CEO/Highest Paid Exec. Company 2021 Total Comp. 2020 Total Comp. Percent Change
Michael Bor CarLotz (LOTZ) $16,378,887.00 $382,989.00 4176.59%
William Nash CarMax (KMX) $13,689,123.00 $9,891,893.00 38.39%
William Gifford Jr. Altria (MO) $12,626,972.00 $12,238,397.00 3.18%
Douglas Pertz Brink’s (BCO) $11,405,920.00 $13,901,789.00 -17.95%
Theodore Hanson ASGN (ASGN) $9,546,278.00 $6,606,311.00 44.50%
Thomas McInerney Genworth Financial (GNW) $8,499,379.00 $7,357,588.00 15.52%
George Holm Performance Food Group (PFGC) $8,228,550.00 $6,166,626.00 33.44%
Robert Blue Dominion Energy (D) $8,161,083.00 $7,912,643.00 3.14%
Edward Pesicka Owens & Minor (OMI) $7,680,578.00 $7,628,179.00 0.69%
Arie Kotler ARKO (ARKO) $6,375,923.00 $2,078,493.00 206.76%
Justin Knight Apple Hospitality REIT (APLE) $6,092,030.00 $3,914,027.00 55.65%
George Freeman III Universal Corp. (UVV) $5,171,861.00 $4,567,741.00 13.23%
Thomas Gayner Markel (MKL) $4,624,603.00 $4,183,420.00 10.55%
Byron Boston Dynex Capital (DX) $4,476,138.00 $3,875,179.00 15.51%
John Steitz Tredegar (TG) $3,673,092.00 $5,031,163.00 -26.99%
John Asbury Atlantic Union Bankshares (AUB) $3,265,938.00 $2,948,051.00 10.78%
Gregory Trepp Hamilton Beach Brands (HBB) $2,698,811.00 $3,119,154.00 -13.48%
Thomas Gottwald NewMarket (NEU) $2,469,929.00 $3,149,426.00 -21.58%
Michael Kehoe Kinsale Capital (KNSL) $3,028,861.00 $2,210,343.00 37.03%
Charles Tyson LL Flooring (LL) $2,174,088.00 $2,513,465.00 -13.50%
Thomas Cherry C&F Financial (CFFI) $1,157,133.00 $977,599.00 18.36%
James Hendricks, Jr. Village Bank and Trust Financial (VBFC) $635,539.00 $476,341.00 33.42%

There’s a noteworthy twist in the latest rankings of local public company CEO compensation: the top spot is filled by an executive who is no longer in that post.

Michael Bor, the founding and now-former CEO of Scott’s Addition-based used vehicle retailer CarLotz, received the richest pay package of any executive at the region’s 22 publicly traded firms in 2021.

Michael Bor

The figures, which have all been disclosed in the companies’ proxy statements over the last few months, show Bor took in a compensation package valued at $16.4 million, nearly $3 million more than his next closest peer.

That top ranking is mainly the result of a windfall Bor reaped on paper after the closing of the SPAC merger that took CarLotz public in early 2021.

For shepherding the company through that deal, Bor was rewarded with a $450,000 cash bonus, $2 million in stock awards and $13.3 million in stock options that vested upon the closing of the SPAC merger. All of that was on top of his $577,000 base salary and $52,000 for a company car.

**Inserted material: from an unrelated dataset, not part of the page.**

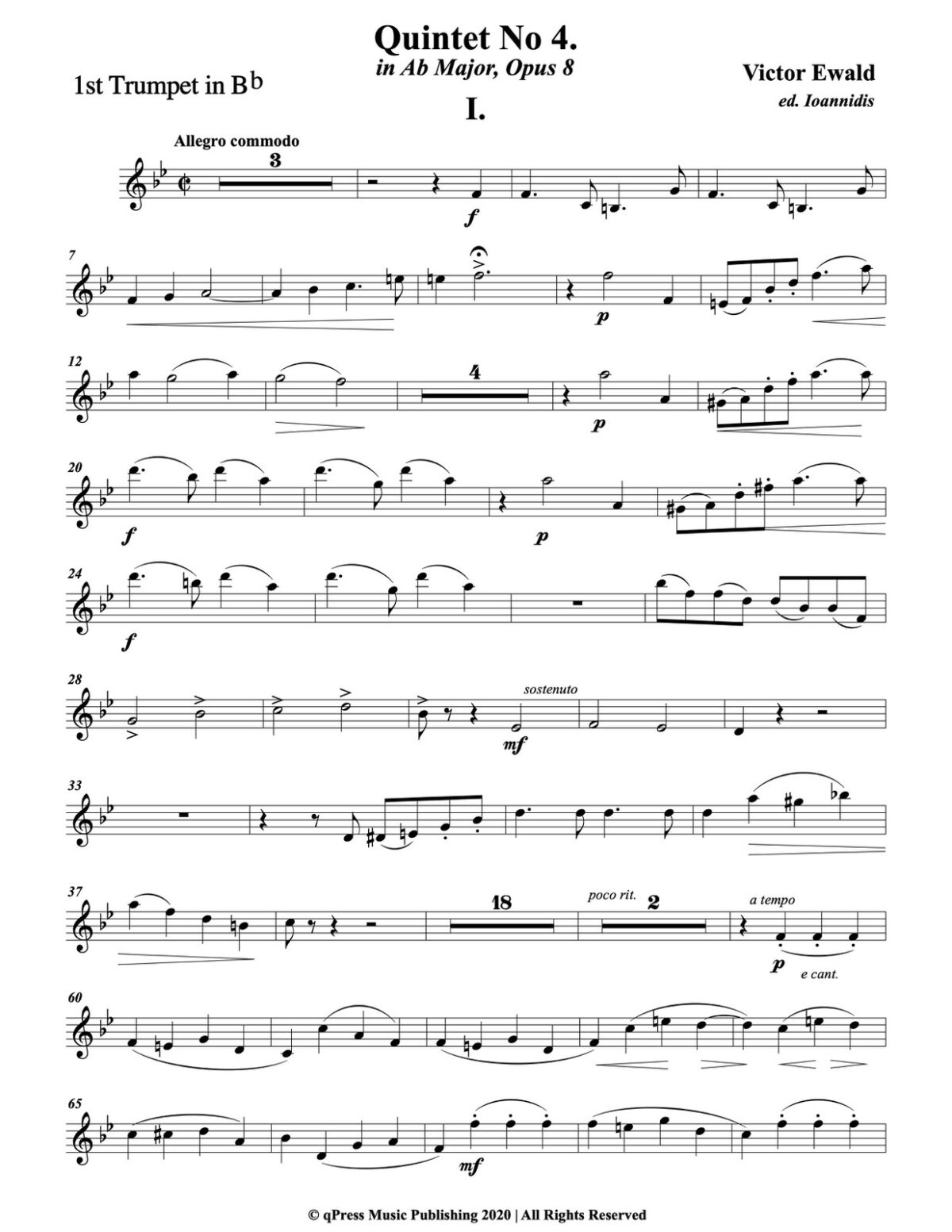 Ewald, Quintet No.4 (Score & Parts)-p041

But the SPAC deal hasn’t worked out so well and the value of those options hasn’t held up as planned. The company’s stock has plummeted about 95 percent in the 18 months since going public and these days trades at around 42 cents a share.

Bor was consequently replaced as CEO in March of this year, and has since been unloading his shares by the millions.

If you include Bor’s huge jump in pay in 2021, the average increase of local public company CEO compensation packages was 210 percent last year. Without including Bor’s asterisk of a year, the rest of the CEOs on the list saw their pay jump by an average of 21 percent.

The 23 executives on the list earned a combined $142 million, an average of $6.5 million. The average increase from the previous period, 2019-2020, was 28 percent.

Wiliam Nash

Second to Bor was CarMax CEO William Nash, whose pay jumped nearly 39 percent to $13.7 million in the used car giant’s most recent fiscal year.

Beyond his $1.2 million base salary, Nash’s increase was fueled by $2.6 million in stock awards and $3.6 million in cash incentives. His total also included $161,000 worth of personal use on the CarMax private jet.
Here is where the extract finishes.